Linn-Mar spokesman Matthew May said the policy change came because an Iowa Department of Education audit revealed overdue lunch account balances “in excess of $8,000.” The district was instructed to create a board policy on meal charges and officials looked at policies in other metro areas.
May said cashiers tell students when their balance is low. “The cashier tries to do this discreetly as it can be an uncomfortable conversation for both the student and cashier,” May said in an email.
An email notification is sent to parents, as I mentioned. But we blew it, so …
“At this time, the lunch tray would be left on the counter until the cashier is able to remove the tray. (The cashier is unable to leave their register until the line is clear). At this point, the cashier would take the tray to the back of the kitchen and dispose of the perishable items. Our goal is to do this discreetly — in no way would our cashiers have any intention of shaming our students,” May wrote.
I appreciate the intent, but the notion this can be done discreetly seems unrealistic. May said the policy has been used “infrequently.”
I don’t know if “in excess of $8,000” is some threshold for adopting a policy or the actual level of overdue accounts. But I do know Linn-Mar’s nutrition department does more than $2 million in sales annually, so if $8,000 is the problem, it’s a sliver of a fraction.
The district keeps saying, no matter, it’s a state mandate. But the state mandates no specific policy. Local control, for once.
And yet, after reviewing other districts, Linn-Mar chose the most stringent policy for high school kids. It matched Cedar Rapids and College Community, instead of Marion Independent, where high schoolers are allowed to charge. They could have copied Dubuque, where students get $6 worth of leeway before being given an “alternate sandwich.” Fort Dodge, Waterloo and Sioux City have similar policies.
Maybe I’m wrong. Perhaps it’s great policy.

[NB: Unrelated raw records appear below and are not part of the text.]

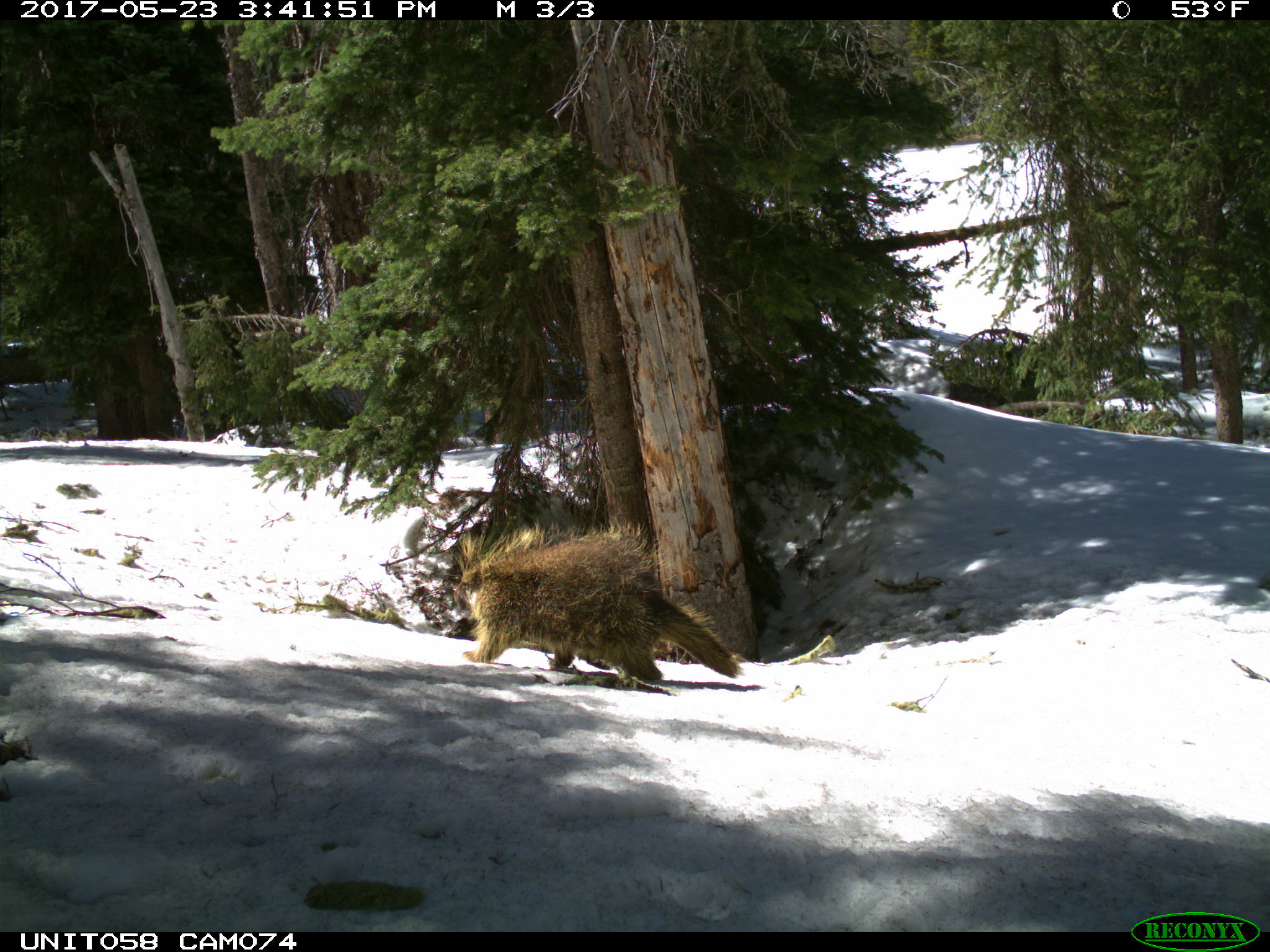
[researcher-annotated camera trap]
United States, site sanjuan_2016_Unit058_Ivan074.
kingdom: Animalia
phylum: Chordata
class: Mammalia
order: Rodentia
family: Erethizontidae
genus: Erethizon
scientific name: Erethizon dorsatum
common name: north american porcupine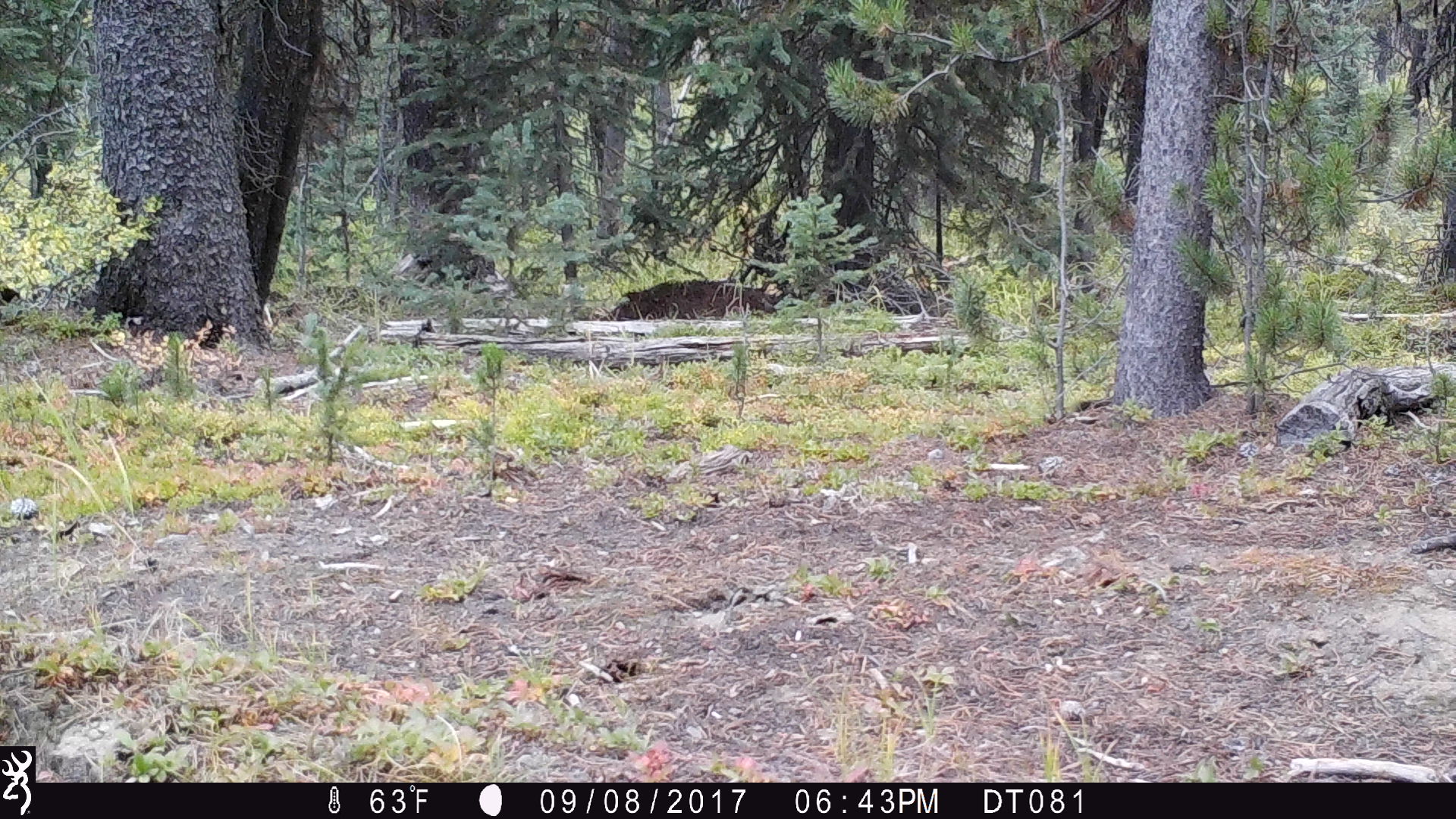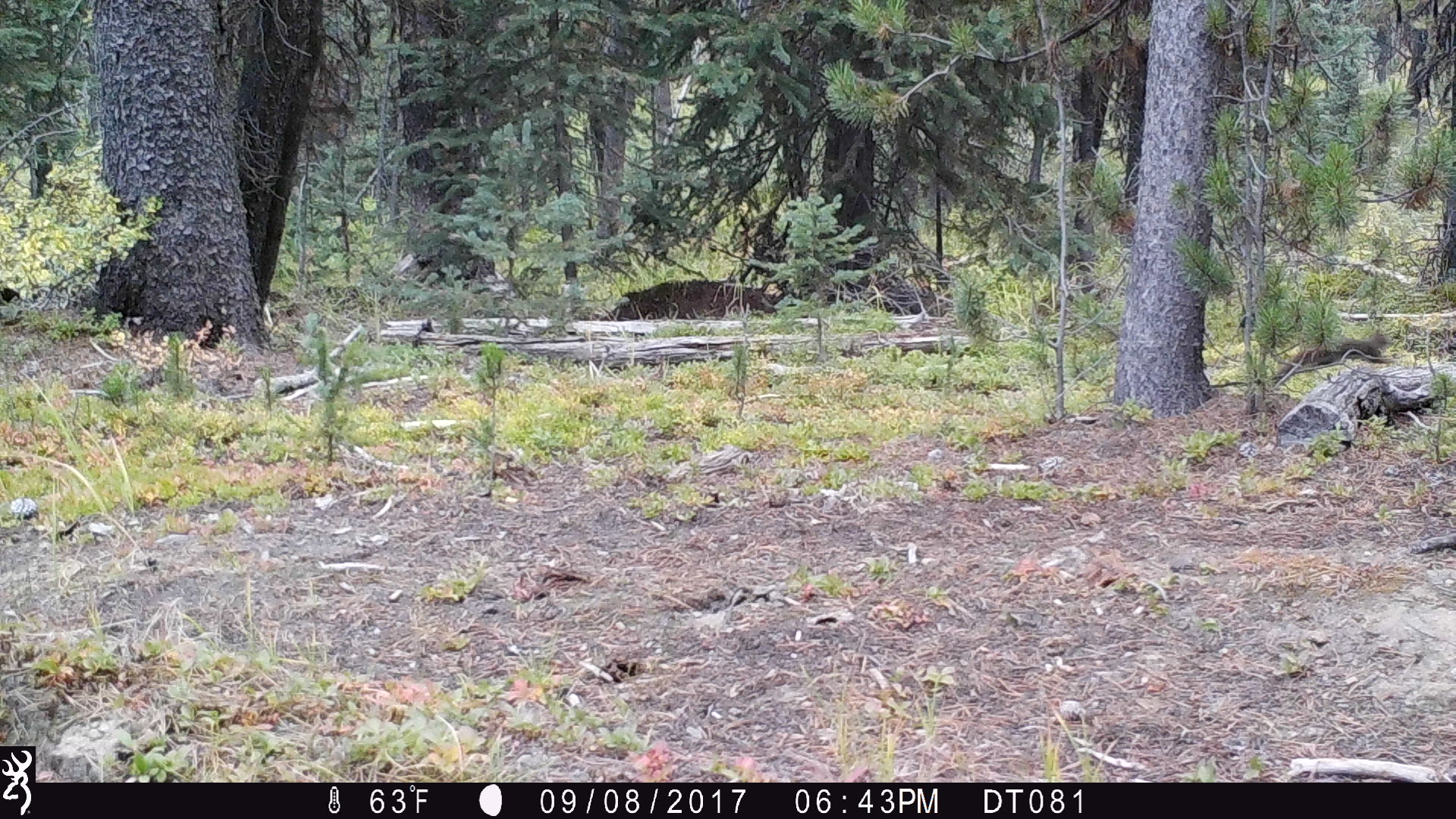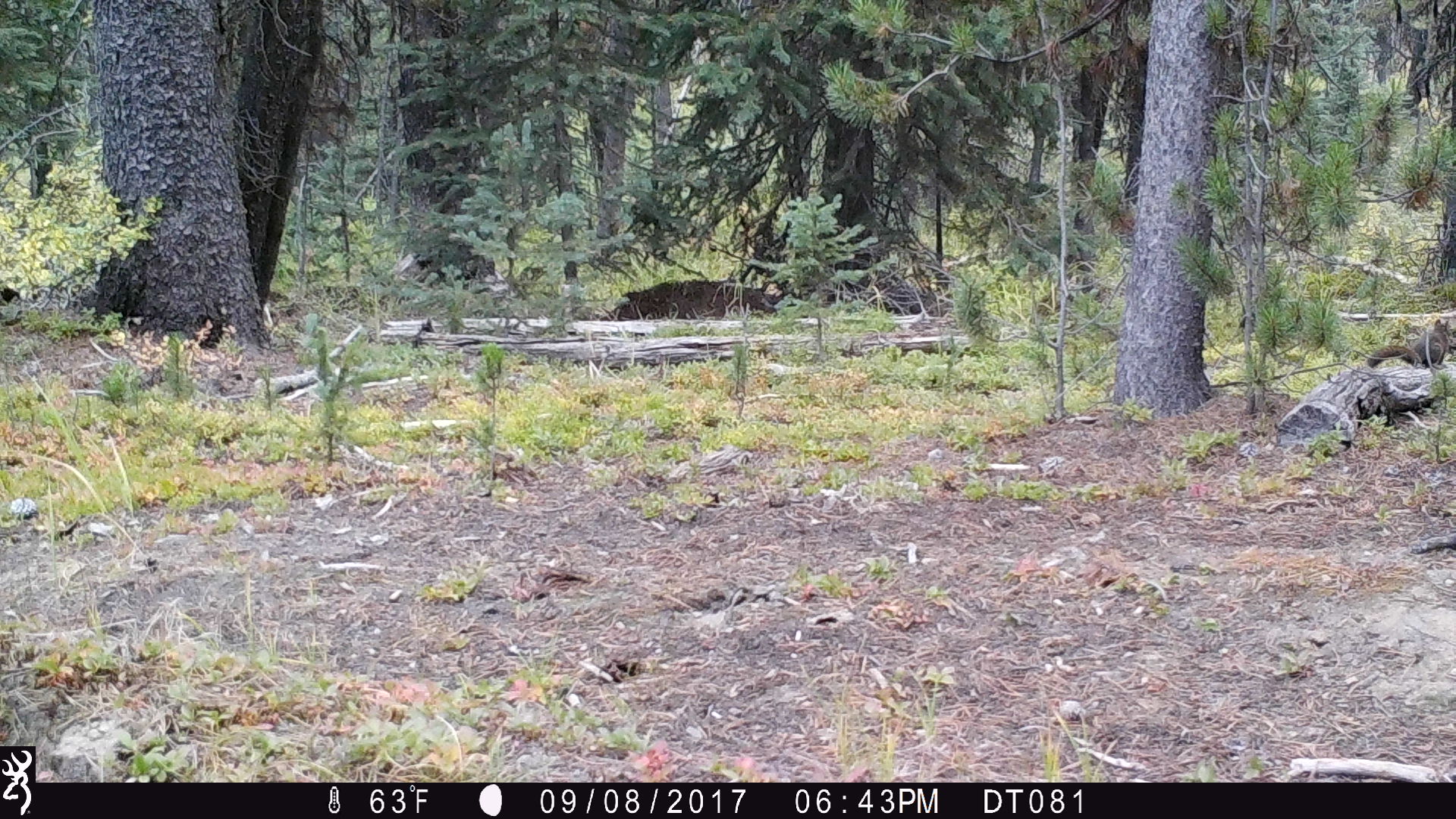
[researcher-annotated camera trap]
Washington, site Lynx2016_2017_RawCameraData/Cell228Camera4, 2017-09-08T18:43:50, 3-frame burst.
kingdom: Animalia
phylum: Chordata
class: Mammalia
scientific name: Mammalia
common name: small mammal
Small mammal (Mammalia). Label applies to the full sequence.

So I tossed the issue out to my Facebook, friends, including many parents.
It generated 40 comments, with a clear majority reacting negatively to the policy. A lot of the folks who panned it are working moms who could imagine missing an email. Some questioned the educational benefit of denying kids lunch. One wondered about kids in extracurricular activities before and after school who could face a very long, hungry day.
Among the comments:
“It’s public shaming of children, and they’re not the ones responsible.”
“These people are educators and the policies they enact should at least pretend to forward that goal.”
“There is no upside. A hungry student, no matter the family’s economic status, is publicly shamed. That’s just wrong.”
“Priorities. $10 million for a football stadium with turf. $5 million for a pool. -$20 bucks in the lunch account ... No Soup For You!”
Some people had less of a problem with the policy, pointing to multiple student and email notifications. The district, they contend, gave us fair warning.
“I think it is absolutely ridiculous to throw away food, but I don’t have a solution to parents not paying for their kids’ food.”
I agree it’s a clear case of parental responsibility. That’s why I’m still uneasy with punishing kids. There’s a meanness to it. It’s uncharacteristic of our Linn-Mar experience.
Maybe they can figure out some way to shame parents instead of their kids. Perhaps read off the overdue list at halftime of a football game. “Todd and Katherine Dorman, negative $1.90” Booooo! Deadbeats!
Otherwise, instead of dumping trays, Linn-Mar and other districts should dump the policy and go back to the drawing board. Maybe hash it out over lunch.